Plants in the garden are really revving up now, weeds included. They’re racing to grow, flower and set seed. It’s their purpose in life. But what is a weed?
As I know to my cost, and many of you may know too, one year’s seed is seven years’ weed. So this is the time to go all out to prevent weeds from getting to the flowering and seeding stage. If we can keep on top of the weeding now the garden will be looking good when we’re lounging around during those lazy, hazy days of summer. (Fingers crossed about the weather, of course.)
Time now, though, for a philosophical interlude. What is a weed? Most people agree that it’s a plant growing in the wrong place, just where you don’t want it. But is a weed actually a beautiful wildflower? And should a weed be admired for its sheer adaptability?
Questions, questions. Let’s turn to facts.
Weeds tend to produce lots of seed – sometimes tens of thousands per plant. They sometimes survive for months or years, germinating as soon as conditions are right. Simply disturbing the soil is often enough to trigger new growth. And they establish themselves quickly. Some seem to appear overnight. Shepherd’s purse (named for the shape of the seeds) is like that in my garden. Its seeds can lie dormant for more than five years and it can flower all the year round.
Look up in a town or city centre and you’ll probably see a buddleia (the ‘butterfly bush’) growing determinedly next to a chimney pot. Yes, that’s just like a weed! Growing in an unlikely place where other plants wouldn’t stand a chance.

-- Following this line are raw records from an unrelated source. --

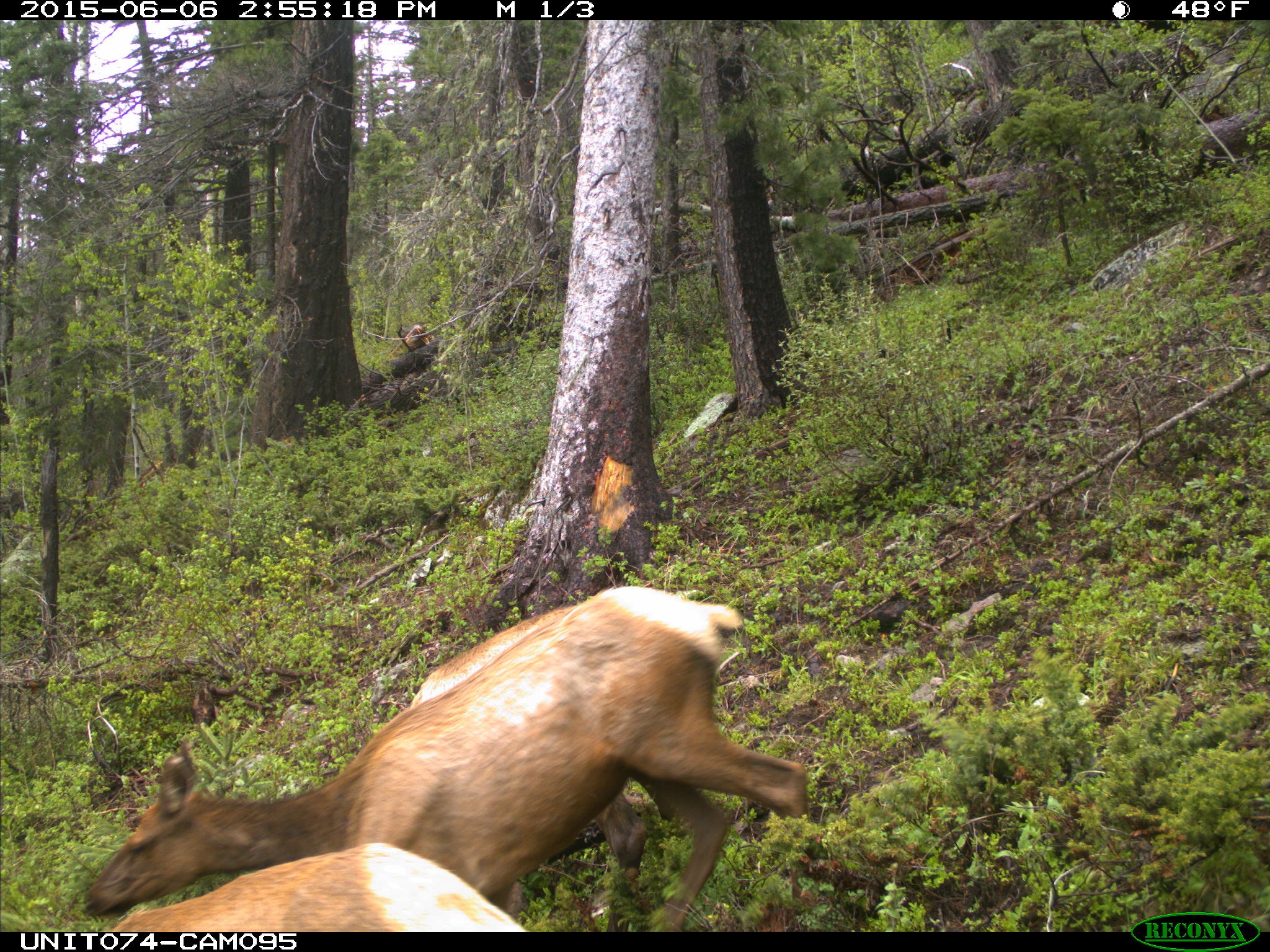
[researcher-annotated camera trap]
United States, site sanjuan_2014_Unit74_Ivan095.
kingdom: Animalia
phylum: Chordata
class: Mammalia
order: Artiodactyla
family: Cervidae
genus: Cervus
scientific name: Cervus elaphus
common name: red deer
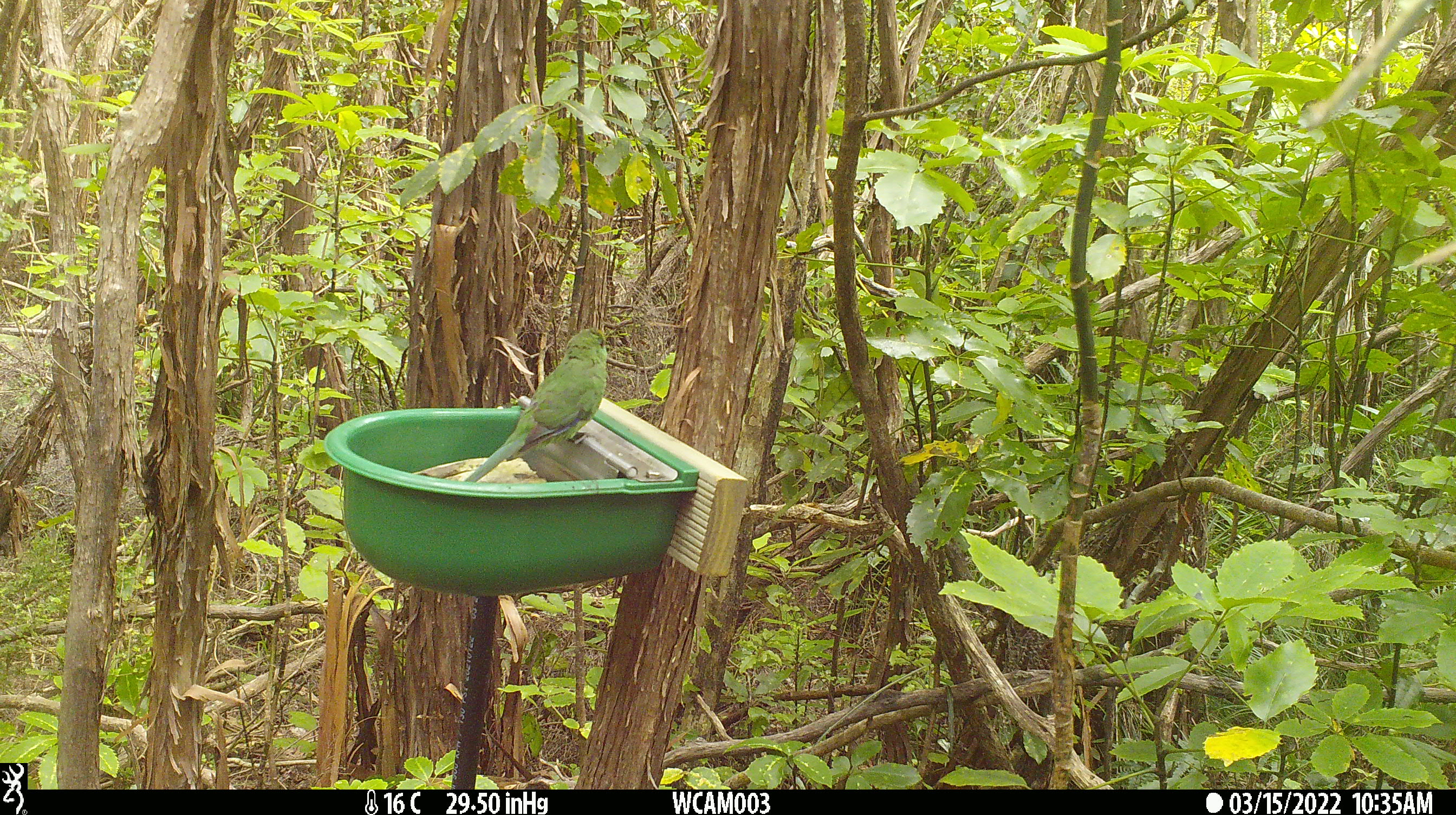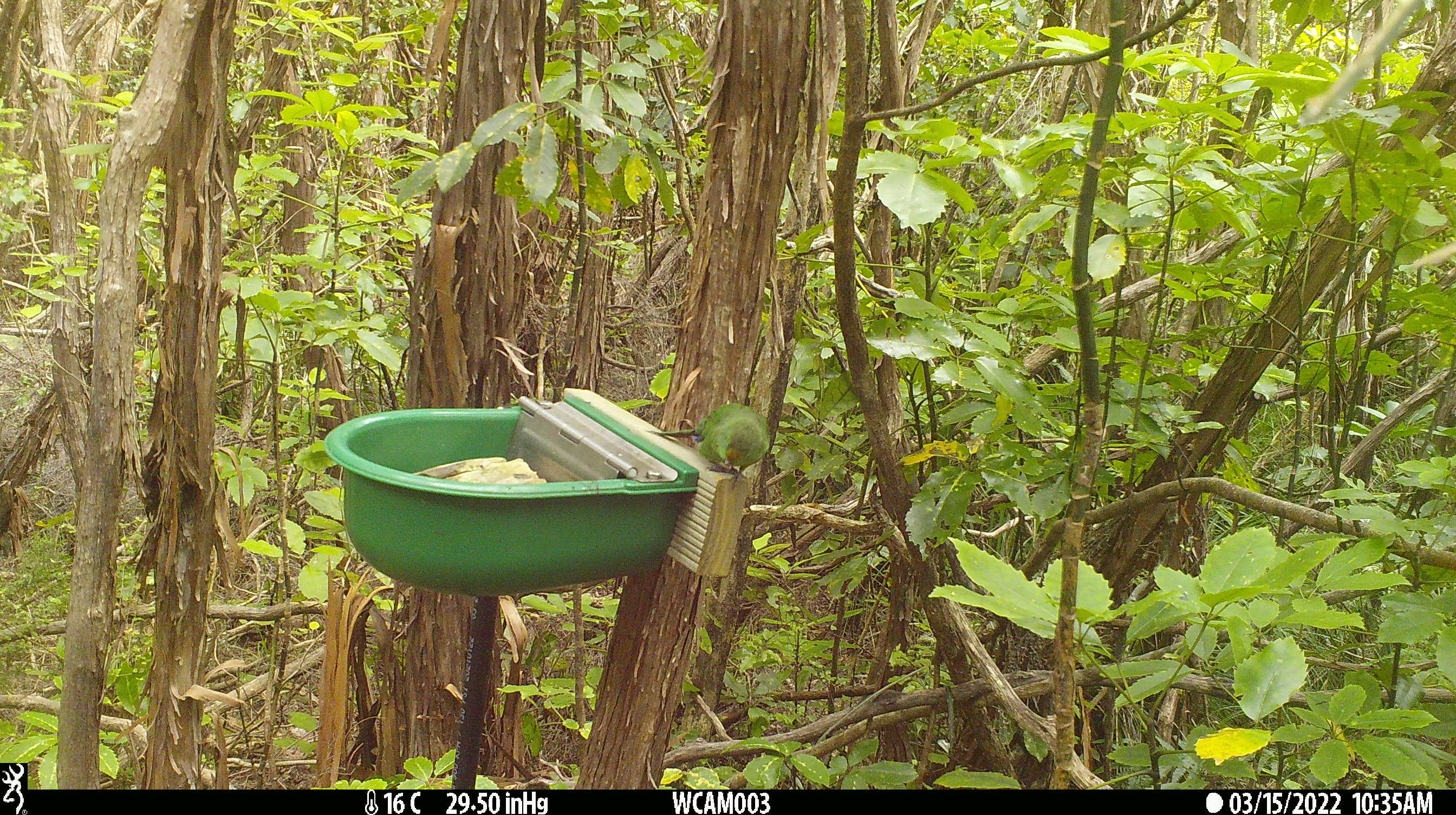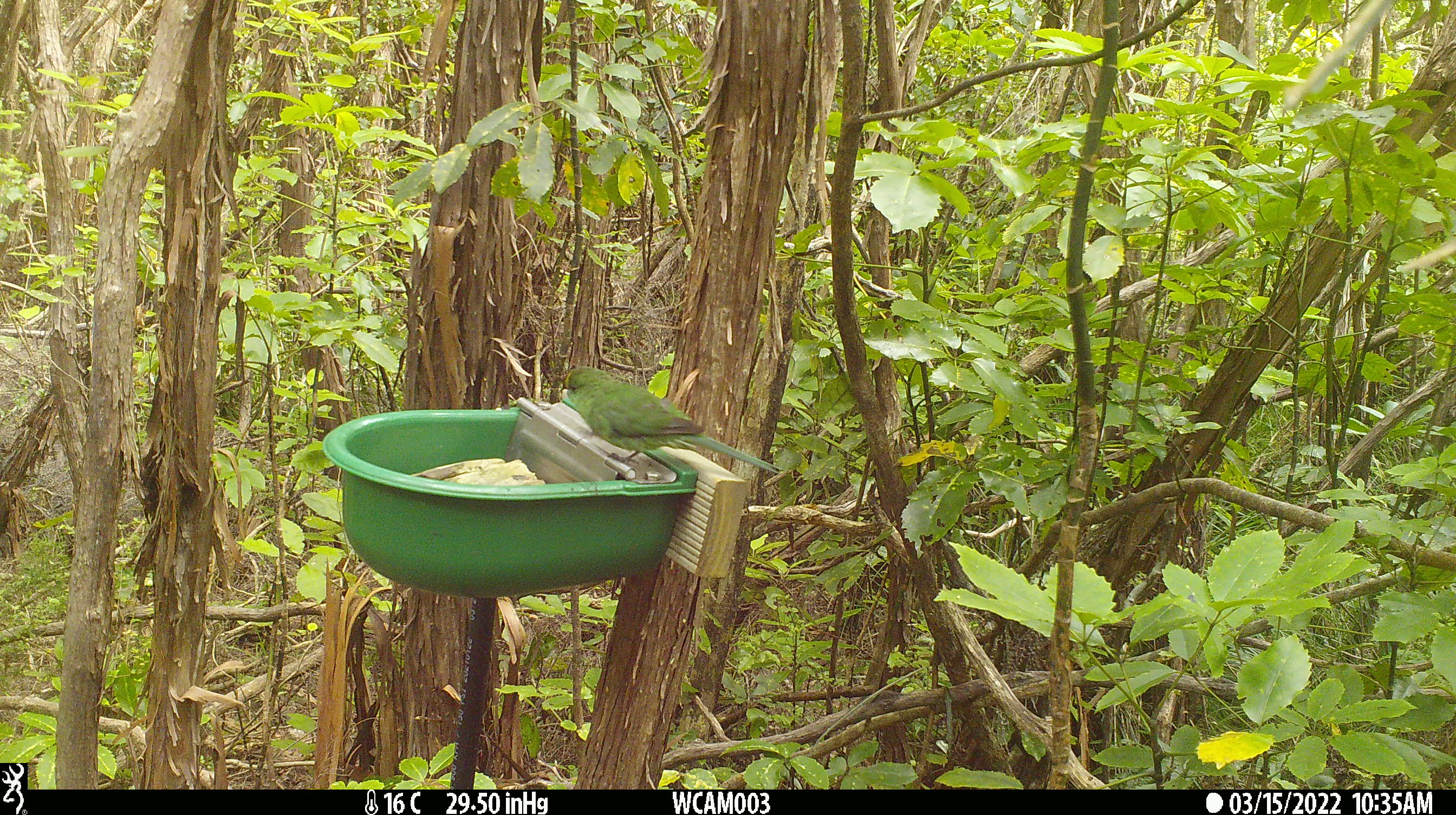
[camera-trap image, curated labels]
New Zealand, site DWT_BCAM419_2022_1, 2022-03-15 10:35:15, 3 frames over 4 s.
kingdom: Animalia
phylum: Chordata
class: Aves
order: Psittaciformes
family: Psittaculidae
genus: Cyanoramphus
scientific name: Cyanoramphus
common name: parakeet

At ground level, weeds are often very vigorous and can choke out more desirable plants. Or they’re exceedingly persistent. Ground elder is one of these – vigorous, choking and persistent (and its young leaves are a lovely bright green). It does seed but particularly likes to spread by rhizome or bits of stem. It can be kept under control by carefully removing all bits of rhizome with a garden fork. Or it can be starved of light by covering with black polythene. Or some people just blitz it with glyphosate.
Weeds are incredibly adaptable and make themselves fit into a range of different ecological niches. Dandelions are a great example of this: they’ve adapted themselves into around 250 different species in the British Isles alone. Honey bees love their open faces and you can eat the fresh young leaves and flowers in salad. Or you can take an old table knife and dig down, down, down to try to eradicate or weaken the root and all the rootlets.
Are weeds in the eye of the beholder?
Perhaps weeds are in the eye of the beholder, just like beauty. That annoying run of stinging nettles is actually a restaurant for the caterpillars of the beautiful small tortoiseshell, comma, red admiral and peacock butterflies.
And once you’ve had forget-me-nots in your garden, they continue to pop up all over the place. That’s how they got their name! I like to keep forget-me-nots in my garden because they make me smile when they appear in flower, all of a sudden and quite unexpectedly. I also like the yellow celandines of early spring. Weeds? Perhaps, but I don’t mind.
Enjoy your garden! And may all your weeds be wildflowers!